Suriye ordusu Rusya’nın desteğiyle İdlib’de kuzeye doğru ilerliyor. Geçen hafta Suriye ordusu M5 karayolu üstündeki stratejik Maaret El Numan bölgesini kontrolü altına alarak önemli bir kazanım elde etti. Gazeteci Ergin, Suriye’nin kuzeye ilerlerken kontrolüne almak istediği birincil bölgelerden birinin Serakib olduğunu belirtti. Serakib, M5 ve M4 karayollarının buluştuğu ve ikiye bölündüğü bir kavşak nokta.
Son zamanlarda Suriye ile Rusya bölgedeki operasyonlarını ve ilerleyişlerini hızlandırdı. Sık sık bölgedeki yerel kaynaklardan sivillerin öldürüldüğüyle ilgili haberler geliyor, ancak bu haberler genellikle Şam ve Moskova tarafından yalanlanıyor.
Suriye ordusu, Rus kuvvetlerinin desteğiyle bölgedeki ilerleyişini sürdürürken, Türkiye de geçen hafta boyunca İdlib’deki kontrol noktalarını kuvvetlendirmek için silahsız bölgeye askeri sevkiyat gerçekleştirdi. Suriye İnsan Hakları Gözlemevi geçen hafta TSK’nın İdlib'in güneydoğusunda bulunan Serakib'i üç bölgeden kuşatan bir askeri nokta kurduğunu iddia etti. Bu bilgi hala teyit edilmedi. Bazı noktalarda Türk askerinin hükümet güçleriyle ciddi anlamda yakın olduğu da biliniyor.

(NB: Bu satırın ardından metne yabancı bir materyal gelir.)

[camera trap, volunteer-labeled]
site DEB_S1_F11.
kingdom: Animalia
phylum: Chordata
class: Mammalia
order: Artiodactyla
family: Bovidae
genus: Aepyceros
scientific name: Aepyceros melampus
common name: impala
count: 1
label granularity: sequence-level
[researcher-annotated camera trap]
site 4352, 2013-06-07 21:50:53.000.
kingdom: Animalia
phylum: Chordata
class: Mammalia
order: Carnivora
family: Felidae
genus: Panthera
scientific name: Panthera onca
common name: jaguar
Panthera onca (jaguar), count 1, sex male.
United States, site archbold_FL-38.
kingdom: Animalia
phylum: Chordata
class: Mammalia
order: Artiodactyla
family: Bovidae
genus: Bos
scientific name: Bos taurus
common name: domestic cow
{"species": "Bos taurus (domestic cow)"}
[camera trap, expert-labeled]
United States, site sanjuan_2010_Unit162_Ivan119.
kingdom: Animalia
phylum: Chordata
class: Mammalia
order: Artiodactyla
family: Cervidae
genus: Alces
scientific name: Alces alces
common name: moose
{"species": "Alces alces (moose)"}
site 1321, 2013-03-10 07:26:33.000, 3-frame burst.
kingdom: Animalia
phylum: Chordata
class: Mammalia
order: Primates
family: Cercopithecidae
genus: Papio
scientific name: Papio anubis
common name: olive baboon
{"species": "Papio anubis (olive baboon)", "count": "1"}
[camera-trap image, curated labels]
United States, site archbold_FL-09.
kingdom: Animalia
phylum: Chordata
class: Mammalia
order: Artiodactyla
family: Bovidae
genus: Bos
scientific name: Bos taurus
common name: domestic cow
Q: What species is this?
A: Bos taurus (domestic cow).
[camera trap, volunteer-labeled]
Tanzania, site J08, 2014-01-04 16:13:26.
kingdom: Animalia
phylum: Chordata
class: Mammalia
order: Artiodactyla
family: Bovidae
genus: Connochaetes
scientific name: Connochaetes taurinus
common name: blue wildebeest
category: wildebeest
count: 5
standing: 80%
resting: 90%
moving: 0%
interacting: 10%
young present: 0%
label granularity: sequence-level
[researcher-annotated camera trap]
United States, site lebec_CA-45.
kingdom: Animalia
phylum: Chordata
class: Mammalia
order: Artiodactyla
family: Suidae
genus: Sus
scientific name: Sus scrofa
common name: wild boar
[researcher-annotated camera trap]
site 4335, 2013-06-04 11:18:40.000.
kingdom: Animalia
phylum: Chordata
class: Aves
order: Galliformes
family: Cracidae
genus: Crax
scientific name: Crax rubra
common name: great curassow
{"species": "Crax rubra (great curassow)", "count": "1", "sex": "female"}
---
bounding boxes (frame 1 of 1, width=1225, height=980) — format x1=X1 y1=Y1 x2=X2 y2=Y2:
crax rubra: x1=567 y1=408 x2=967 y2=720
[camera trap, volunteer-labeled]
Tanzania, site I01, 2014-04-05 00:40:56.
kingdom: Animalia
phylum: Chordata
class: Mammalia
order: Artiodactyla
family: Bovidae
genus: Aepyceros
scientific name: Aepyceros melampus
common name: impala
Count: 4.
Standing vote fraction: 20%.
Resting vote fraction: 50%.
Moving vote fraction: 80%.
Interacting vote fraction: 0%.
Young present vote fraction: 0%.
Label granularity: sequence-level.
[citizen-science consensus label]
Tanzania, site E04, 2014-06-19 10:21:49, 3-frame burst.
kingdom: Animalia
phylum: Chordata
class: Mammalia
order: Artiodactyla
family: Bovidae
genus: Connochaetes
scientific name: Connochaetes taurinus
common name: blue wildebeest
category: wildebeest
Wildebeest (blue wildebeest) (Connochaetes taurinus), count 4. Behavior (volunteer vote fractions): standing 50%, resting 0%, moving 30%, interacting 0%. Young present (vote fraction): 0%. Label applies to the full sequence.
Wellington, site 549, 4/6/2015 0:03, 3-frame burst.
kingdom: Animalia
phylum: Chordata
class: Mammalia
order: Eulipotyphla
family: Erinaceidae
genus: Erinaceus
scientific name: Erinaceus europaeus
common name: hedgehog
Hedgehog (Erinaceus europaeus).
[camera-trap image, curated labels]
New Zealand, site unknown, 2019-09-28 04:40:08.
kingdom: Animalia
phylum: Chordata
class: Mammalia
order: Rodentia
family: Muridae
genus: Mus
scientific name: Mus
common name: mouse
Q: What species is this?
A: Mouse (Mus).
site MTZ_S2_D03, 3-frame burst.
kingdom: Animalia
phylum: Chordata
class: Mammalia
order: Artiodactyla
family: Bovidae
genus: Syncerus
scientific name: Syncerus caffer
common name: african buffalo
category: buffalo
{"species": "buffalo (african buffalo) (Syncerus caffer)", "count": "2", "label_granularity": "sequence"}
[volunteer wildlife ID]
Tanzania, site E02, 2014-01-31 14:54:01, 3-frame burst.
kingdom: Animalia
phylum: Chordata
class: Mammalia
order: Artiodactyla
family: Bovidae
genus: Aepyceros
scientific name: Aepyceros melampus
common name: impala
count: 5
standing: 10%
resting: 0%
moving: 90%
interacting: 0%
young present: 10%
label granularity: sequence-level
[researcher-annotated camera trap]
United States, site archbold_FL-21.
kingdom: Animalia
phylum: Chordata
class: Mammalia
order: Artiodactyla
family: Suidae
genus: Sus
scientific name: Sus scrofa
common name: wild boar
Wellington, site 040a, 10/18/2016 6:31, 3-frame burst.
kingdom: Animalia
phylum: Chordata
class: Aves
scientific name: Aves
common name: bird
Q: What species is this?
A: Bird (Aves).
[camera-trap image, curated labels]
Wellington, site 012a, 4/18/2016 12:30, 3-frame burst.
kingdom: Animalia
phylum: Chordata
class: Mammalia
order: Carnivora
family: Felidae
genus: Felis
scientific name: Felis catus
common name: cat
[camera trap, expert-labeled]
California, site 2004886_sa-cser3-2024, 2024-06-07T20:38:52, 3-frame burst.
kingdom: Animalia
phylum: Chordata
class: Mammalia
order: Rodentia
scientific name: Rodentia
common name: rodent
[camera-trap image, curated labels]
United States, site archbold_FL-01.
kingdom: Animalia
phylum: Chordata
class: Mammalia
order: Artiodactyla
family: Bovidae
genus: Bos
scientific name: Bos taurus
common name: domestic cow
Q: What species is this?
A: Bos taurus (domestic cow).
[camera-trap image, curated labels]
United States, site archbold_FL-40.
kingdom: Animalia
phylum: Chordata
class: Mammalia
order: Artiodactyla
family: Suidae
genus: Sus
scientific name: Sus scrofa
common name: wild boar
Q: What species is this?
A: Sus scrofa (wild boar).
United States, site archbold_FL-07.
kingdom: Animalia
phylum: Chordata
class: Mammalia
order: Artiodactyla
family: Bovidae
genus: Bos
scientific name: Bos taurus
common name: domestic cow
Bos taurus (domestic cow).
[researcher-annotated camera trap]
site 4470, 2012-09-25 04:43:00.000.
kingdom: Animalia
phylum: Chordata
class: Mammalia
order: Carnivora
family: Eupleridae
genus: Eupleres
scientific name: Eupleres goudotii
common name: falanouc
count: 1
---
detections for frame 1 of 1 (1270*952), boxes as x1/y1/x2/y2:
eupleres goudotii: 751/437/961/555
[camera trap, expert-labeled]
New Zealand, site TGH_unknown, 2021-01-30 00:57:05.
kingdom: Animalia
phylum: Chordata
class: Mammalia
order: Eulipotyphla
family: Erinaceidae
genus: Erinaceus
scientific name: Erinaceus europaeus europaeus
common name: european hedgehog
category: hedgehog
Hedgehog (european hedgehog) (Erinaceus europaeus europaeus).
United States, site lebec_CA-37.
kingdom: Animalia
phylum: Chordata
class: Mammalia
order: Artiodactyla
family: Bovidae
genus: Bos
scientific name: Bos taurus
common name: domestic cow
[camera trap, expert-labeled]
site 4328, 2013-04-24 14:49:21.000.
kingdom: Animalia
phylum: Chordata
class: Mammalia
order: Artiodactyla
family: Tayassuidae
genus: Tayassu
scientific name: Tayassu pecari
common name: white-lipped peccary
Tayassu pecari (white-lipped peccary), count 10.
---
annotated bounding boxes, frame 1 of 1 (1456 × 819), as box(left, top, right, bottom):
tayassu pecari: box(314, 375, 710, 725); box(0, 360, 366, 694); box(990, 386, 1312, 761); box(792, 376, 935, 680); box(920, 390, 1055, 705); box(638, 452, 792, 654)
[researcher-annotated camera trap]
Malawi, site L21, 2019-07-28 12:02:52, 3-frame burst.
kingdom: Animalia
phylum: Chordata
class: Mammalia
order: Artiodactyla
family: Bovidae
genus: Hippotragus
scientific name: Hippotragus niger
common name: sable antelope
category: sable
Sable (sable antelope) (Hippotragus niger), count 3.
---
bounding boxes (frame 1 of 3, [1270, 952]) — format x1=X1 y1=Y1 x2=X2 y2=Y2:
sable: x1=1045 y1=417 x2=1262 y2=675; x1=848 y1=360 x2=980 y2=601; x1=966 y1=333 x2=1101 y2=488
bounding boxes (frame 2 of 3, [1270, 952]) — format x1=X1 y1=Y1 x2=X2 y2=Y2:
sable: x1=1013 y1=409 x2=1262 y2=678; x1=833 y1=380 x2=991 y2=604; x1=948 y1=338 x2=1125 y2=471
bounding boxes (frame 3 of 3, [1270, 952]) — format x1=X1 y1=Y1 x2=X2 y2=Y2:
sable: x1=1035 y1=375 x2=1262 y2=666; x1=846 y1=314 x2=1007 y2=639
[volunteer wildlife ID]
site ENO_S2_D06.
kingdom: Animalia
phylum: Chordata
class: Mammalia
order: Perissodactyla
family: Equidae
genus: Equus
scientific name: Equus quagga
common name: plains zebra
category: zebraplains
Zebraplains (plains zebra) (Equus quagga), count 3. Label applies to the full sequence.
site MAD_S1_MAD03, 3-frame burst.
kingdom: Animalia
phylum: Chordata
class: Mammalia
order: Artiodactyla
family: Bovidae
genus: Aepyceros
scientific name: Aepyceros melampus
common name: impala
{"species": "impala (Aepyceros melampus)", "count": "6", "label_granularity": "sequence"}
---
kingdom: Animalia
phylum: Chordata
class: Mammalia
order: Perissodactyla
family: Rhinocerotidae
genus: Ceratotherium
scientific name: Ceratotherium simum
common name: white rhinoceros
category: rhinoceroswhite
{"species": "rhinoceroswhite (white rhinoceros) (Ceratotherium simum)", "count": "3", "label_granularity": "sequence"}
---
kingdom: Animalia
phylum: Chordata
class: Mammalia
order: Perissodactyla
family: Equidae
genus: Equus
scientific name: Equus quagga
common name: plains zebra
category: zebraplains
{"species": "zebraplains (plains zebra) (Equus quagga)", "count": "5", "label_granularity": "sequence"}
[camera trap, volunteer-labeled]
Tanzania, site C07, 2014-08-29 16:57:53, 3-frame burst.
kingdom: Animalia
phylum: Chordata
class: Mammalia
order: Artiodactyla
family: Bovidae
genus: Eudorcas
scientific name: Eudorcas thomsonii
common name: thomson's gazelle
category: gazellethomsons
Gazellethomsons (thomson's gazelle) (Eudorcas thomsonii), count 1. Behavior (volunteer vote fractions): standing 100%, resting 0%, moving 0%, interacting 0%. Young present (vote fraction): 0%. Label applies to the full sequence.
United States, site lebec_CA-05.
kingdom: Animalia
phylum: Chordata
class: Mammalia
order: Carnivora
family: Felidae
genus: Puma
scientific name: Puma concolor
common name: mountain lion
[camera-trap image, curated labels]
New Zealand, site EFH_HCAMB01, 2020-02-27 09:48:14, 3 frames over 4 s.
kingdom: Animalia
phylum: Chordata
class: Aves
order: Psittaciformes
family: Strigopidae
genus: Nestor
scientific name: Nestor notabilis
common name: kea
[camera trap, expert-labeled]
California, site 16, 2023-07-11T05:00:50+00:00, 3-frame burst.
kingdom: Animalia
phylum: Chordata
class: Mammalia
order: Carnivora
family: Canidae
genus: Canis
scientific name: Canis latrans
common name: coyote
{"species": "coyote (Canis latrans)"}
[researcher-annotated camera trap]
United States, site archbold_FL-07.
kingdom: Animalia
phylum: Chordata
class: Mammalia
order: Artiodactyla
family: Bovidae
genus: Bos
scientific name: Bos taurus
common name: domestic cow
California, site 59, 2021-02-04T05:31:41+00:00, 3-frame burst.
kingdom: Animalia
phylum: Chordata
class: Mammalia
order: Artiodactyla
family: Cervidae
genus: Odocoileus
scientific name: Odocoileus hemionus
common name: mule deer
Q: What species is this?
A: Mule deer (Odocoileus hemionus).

AA’nın aktardığına göre geçen hafta Suriye'nin kuzeyinde bulunan ABD ve Rus askerleri dördüncü kez karşı karşıya geldi. Daha önce Rus askeri aracını çevirerek geri gönderen ABD askerleri, bu kez Haseke ilininin batısında M4 karayoluna ulaşmak isteyen Rus askerlerinin yolunu kesti.
İdlib’de çatışmaların önlenmesi maksadıyla bölgeye takviye olarak gönderilen Türk askeri unsurlarına Suriye kuvvetleri tarafından topçu atışı yapıldı. Saldırı sonucu 6 asker şehit olurken, yedisi de yaralandı.
Cumhurbaşkanı Tayyip Erdoğan, Türkiye’nin misilleme yapmakta olduğunu duyurdu ve “Şu anda F16’larımız da dahil olmak üzere fırtına obüslerimiz, toplarımız hepsi arazide MİT’in belirlemiş olduğu noktaları tamamen atış altında tutuyor. İdlib’de 46 hedefe 122 fırtına obüsü, 100 havan mühimmatıyla atış yapılmıştır” dedi. "Bu alçak saldırı ile bizi sınayanlar hata yaptıklarını anlayacaklar" diyen Cumhurbaşkanı Erdoğan, “30-35 Suriyeli askerin öldürüldüğünü” ifade etti. Şam’ın resmi devlet ajansı Erdoğan’ın bu açıklamasını yalanlayarak hiçbir askerin ölmediğini ifade etti.
AKP Sözcüsü Ömer Çelik, Twitter üzerinden yaptığı açıklamada, "Suriye rejimi, kahraman askerlerimizin yerleri önceden koordine edilmesine rağmen bir saldırı gerçekleştirdi. Bu saldırıyı gerçekleştirenler bunun bedelini ödeyecektir" ifadelerini kullandı.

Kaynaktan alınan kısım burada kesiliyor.